6. In any case and without prejudice, the learned Principal Commissioner of Income-tax has erred in holding that the cash deposits in bank account are not fully explained. The entire cash deposits in bank account having been fully explained, there is no unexplained deposits at all and therefore the conclusion of the Principal Commissioner of Income-tax that the appellant had not explained cash deposits is erroneous and therefore the order passed u/s. 263 setting aside the original assessment order passed is bad in law and the directions issued are therefore to be quashed.
7. In view of the above and on other grounds to be adduced at the time of hearing, it is requested that the impugned order passed by Principal Commissioner of Income-tax be quashed or atleast the directions issued by Principal Commissioner of Income-tax in the order be held to be wrong and erroneous and be quashed.”
3. The assessee is the proprietor of M/s. M.D. Jewellers [MDJ] and filed return of income declaring an income of Rs.9,35,850. The case was selected for limited scrutiny under CASS for verification of cash deposits during the year. Assessment was completed u/s. 143(3) of the Act on 12.2019 accepting the income shown in the return.
4. The PCIT noticed that the assessee has made cash deposit of 88,16,000 in her bank account the source of which was submitted before the AO by the assessee as from opening cash in hand, cash sales, amount received from Debtors, amount transferred from personal books and cash withdrawals. The PCIT also noticed from the cash book of the assessee that the assessee had deposited money in the form of cash of Rs.5,00,000 on 05.08.2016, Rs.10,00,000 on 29.9.2016 from an account termed as “safe custody account” and transferred the said amount to the business account of MDJ. The PCIT was of the view that the case was selected for limited scrutiny specifically for examining the cash deposits during the year and therefore it was necessary for the AO to examine the source of cash deposits and carry out necessary investigation. According to the PCIT, the AO failed to conduct necessary enquiries with regard to cash deposited and that the assessee has not given satisfactory explanation regarding source of cash deposits. To this extent, the PCIT considered the order of assessment to be erroneous and prejudicial to the interests of the revenue. PCIT issued a show cause notice on 9.2.2022 giving the assessee an opportunity for filing her submissions. The assessee made similar submission before the PCIT stating the deposit of cash is out of accumulated balance. The PCIT did not accept the explanation provided by the assessee and proceeded to set aside the order of the AO u/s. 263 by holding as under:-
“5. In response to the show cause notice dated 09/02/2022, the assessee has filed submissions stating that the sum of Rs. 15,00,000/- was her own money carried forward from the previous year. In Para 2 of the reply, the assessee has claimed the said amount to have declared as loans and advances in the balance sheet of F.Y. 2015-16 relevant to A.Y. 2016-17 and also furnished an audited copy of Balance Sheet for the A.Y. 2016-17. Further, in Para 7 of the reply, the assessee has claimed the said amount as her own money carried forward from the A.Y. 2016-
17. Thus, it is seen that the assessee has taken two different stands in the same submissions. The claims have been examined with the Income Tax Return filed for A.Y. 2016-17 and copy of audited Balance Sheet furnished for A.Y. 2016-17. On perusal of the Income Tax Return for A.Y. 2016-17, it is observed that the assessee has declared Cash in Hand at Rs. 43,04,090/- (Refer to S.No. 3(a)(iii)(A) of Part-A-BS of the Income Tax Return) and cash at Bank at Rs. 10,44,533/-. However, it is seen from the audited Balance Sheet furnished that the assessee has declared cash in hand at Rs. 33,60,652/- and cash at bank at Rs. 1,43.416/-. Thus, it is seen that there are inconsistencies in the cash in hand declared in the Income Tax Return for the A.Y. 2016-17 and audited Balance Sheet furnished for A.Y. 2016-17. On examination of the submissions filed, it is observed that the assessee has not furnished any reliable evidence on record to substantiate the source of cash deposits of Rs. 15,00,000/- during A.Y. 2017-18. When the case has been selected for scrutiny specifically for examining the cash deposited in the bank, it was incumbent on the Assessing Officer to conduct necessary enquiries and examine whether the source of the cash deposited is explained, or not. The assessee should have filed a detailed, explanation giving details of the source of cash deposited in the bank accounts. The Assessing Officer should have conducted necessary enquiries to examine whether the assessee’s claim regarding the cash deposits being out of Safe Deposit account is factually correct. The Assessing Officer has passed the assessment order without making enquiries or verification of cash deposits by the assessee.”

PROBLEM TO WORK ON – Rewrite the income-tax passage starting with "3. The assessee" and going on through "in the return.", putting "owner" wherever "proprietor" appears.

ROWS –

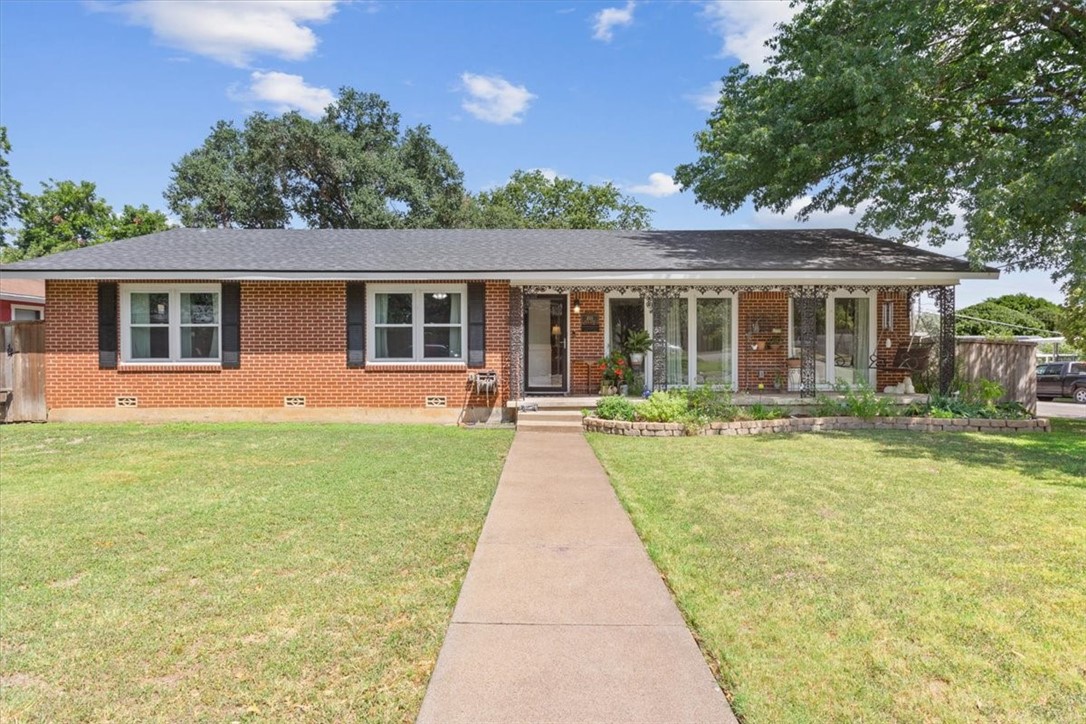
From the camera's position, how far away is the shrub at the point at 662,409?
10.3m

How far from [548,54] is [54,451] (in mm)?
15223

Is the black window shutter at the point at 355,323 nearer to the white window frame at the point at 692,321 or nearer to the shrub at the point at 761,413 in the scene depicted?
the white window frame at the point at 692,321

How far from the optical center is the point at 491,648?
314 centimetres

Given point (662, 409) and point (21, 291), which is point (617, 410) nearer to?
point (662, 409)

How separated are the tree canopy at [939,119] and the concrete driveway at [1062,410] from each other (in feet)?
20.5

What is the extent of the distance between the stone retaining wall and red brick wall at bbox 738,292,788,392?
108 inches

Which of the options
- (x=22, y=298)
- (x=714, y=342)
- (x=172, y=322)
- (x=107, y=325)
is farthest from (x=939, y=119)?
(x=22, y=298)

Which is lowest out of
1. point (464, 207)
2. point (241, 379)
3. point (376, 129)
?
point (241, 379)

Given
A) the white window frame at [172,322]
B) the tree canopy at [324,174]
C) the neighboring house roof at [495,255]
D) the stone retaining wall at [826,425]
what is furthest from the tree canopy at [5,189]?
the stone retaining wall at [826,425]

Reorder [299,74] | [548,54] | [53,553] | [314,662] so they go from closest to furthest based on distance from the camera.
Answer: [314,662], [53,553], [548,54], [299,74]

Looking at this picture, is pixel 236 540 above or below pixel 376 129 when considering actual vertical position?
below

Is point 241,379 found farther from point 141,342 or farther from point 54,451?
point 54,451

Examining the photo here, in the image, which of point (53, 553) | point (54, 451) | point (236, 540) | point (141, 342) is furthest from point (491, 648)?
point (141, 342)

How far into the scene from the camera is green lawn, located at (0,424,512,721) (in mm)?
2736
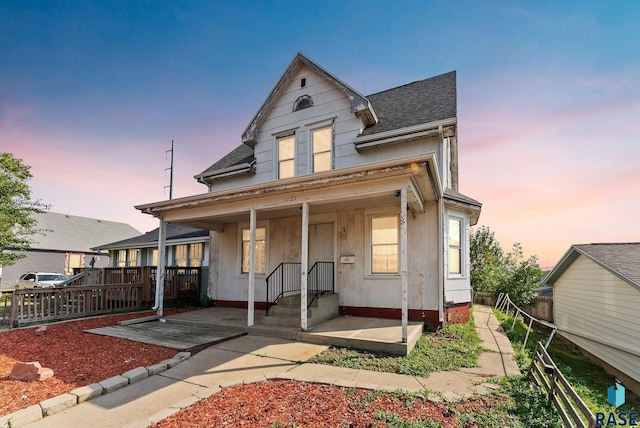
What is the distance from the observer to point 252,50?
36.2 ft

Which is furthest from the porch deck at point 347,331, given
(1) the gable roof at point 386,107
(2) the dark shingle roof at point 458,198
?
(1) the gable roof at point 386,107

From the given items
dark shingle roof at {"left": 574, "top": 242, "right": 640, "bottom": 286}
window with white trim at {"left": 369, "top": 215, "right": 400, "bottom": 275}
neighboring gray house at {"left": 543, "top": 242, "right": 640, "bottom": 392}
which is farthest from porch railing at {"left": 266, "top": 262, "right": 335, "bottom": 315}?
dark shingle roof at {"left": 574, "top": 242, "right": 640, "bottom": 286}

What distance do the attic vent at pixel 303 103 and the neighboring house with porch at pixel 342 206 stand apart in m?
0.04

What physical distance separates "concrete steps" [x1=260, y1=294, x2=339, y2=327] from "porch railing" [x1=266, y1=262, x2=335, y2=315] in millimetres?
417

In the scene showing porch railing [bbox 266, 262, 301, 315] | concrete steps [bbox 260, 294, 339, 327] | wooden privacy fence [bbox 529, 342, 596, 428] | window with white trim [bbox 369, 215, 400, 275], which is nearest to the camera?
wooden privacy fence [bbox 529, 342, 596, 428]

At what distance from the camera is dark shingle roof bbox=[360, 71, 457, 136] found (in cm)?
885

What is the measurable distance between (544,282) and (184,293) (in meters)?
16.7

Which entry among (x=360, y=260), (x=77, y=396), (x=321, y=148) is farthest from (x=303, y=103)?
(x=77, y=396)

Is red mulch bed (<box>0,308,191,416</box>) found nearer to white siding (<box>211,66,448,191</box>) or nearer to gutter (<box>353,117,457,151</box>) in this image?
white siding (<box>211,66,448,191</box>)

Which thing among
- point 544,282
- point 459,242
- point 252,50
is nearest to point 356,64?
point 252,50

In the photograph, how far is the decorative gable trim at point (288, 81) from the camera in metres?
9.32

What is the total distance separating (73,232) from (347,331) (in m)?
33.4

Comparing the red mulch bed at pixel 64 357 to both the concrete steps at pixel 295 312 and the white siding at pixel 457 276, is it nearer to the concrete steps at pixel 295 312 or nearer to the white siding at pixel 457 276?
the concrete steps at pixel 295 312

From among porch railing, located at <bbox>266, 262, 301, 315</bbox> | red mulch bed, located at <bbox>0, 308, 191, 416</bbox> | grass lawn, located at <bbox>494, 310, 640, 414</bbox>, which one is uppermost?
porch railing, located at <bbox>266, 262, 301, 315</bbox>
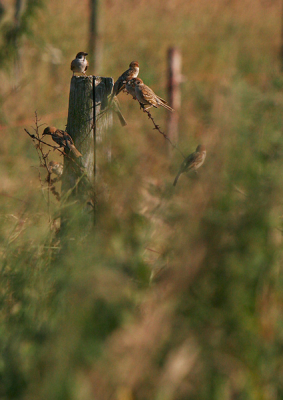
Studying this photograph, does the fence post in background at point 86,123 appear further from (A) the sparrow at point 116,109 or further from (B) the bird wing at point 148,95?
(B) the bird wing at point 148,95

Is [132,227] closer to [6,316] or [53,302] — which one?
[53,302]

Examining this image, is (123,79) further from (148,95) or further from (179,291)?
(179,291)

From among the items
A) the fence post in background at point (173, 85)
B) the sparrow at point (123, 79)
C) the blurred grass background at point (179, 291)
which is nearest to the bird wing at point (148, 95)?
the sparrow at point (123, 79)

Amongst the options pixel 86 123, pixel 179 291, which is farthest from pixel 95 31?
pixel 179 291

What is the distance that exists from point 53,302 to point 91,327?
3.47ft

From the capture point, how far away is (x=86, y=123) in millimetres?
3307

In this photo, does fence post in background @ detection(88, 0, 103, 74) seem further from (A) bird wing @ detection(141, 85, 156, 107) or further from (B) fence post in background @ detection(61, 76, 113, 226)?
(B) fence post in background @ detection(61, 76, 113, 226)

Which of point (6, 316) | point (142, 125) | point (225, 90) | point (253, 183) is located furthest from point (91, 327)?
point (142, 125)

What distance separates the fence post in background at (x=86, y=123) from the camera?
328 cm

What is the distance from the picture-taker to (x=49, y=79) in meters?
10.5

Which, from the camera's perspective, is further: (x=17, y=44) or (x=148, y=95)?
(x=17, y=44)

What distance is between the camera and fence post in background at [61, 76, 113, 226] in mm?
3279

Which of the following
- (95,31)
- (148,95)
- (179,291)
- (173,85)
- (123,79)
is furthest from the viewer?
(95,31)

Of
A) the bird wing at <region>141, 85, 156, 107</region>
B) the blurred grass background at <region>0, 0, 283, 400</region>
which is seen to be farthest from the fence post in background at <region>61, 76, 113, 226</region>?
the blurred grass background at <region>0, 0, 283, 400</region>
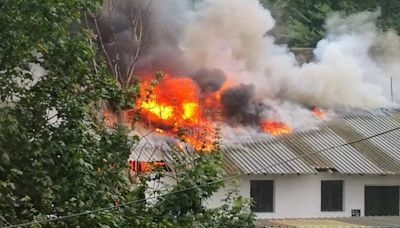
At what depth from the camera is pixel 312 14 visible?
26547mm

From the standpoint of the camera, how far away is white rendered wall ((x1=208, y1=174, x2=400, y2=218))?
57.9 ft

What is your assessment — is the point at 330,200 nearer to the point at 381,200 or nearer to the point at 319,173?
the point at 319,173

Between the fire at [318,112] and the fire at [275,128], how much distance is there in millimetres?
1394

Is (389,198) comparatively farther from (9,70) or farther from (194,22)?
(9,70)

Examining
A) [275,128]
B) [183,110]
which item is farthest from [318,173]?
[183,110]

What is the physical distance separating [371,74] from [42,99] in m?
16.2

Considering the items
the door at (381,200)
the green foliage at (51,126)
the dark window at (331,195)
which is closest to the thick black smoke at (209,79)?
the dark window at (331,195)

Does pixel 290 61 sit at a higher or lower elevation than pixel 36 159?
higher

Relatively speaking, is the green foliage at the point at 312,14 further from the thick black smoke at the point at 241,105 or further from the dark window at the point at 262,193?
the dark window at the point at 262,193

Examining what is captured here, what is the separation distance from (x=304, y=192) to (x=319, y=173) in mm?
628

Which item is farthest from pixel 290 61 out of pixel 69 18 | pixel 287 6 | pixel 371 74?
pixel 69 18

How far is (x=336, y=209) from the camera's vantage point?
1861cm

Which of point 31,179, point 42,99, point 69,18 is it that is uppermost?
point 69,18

FULL SOLUTION –
3. The assessee is the owner of M/s. M.D. Jewellers [MDJ] and filed return of income declaring an income of Rs.9,35,850. The case was selected for limited scrutiny under CASS for verification of cash deposits during the year. Assessment was completed u/s. 143(3) of the Act on 12.2019 accepting the income shown in the return.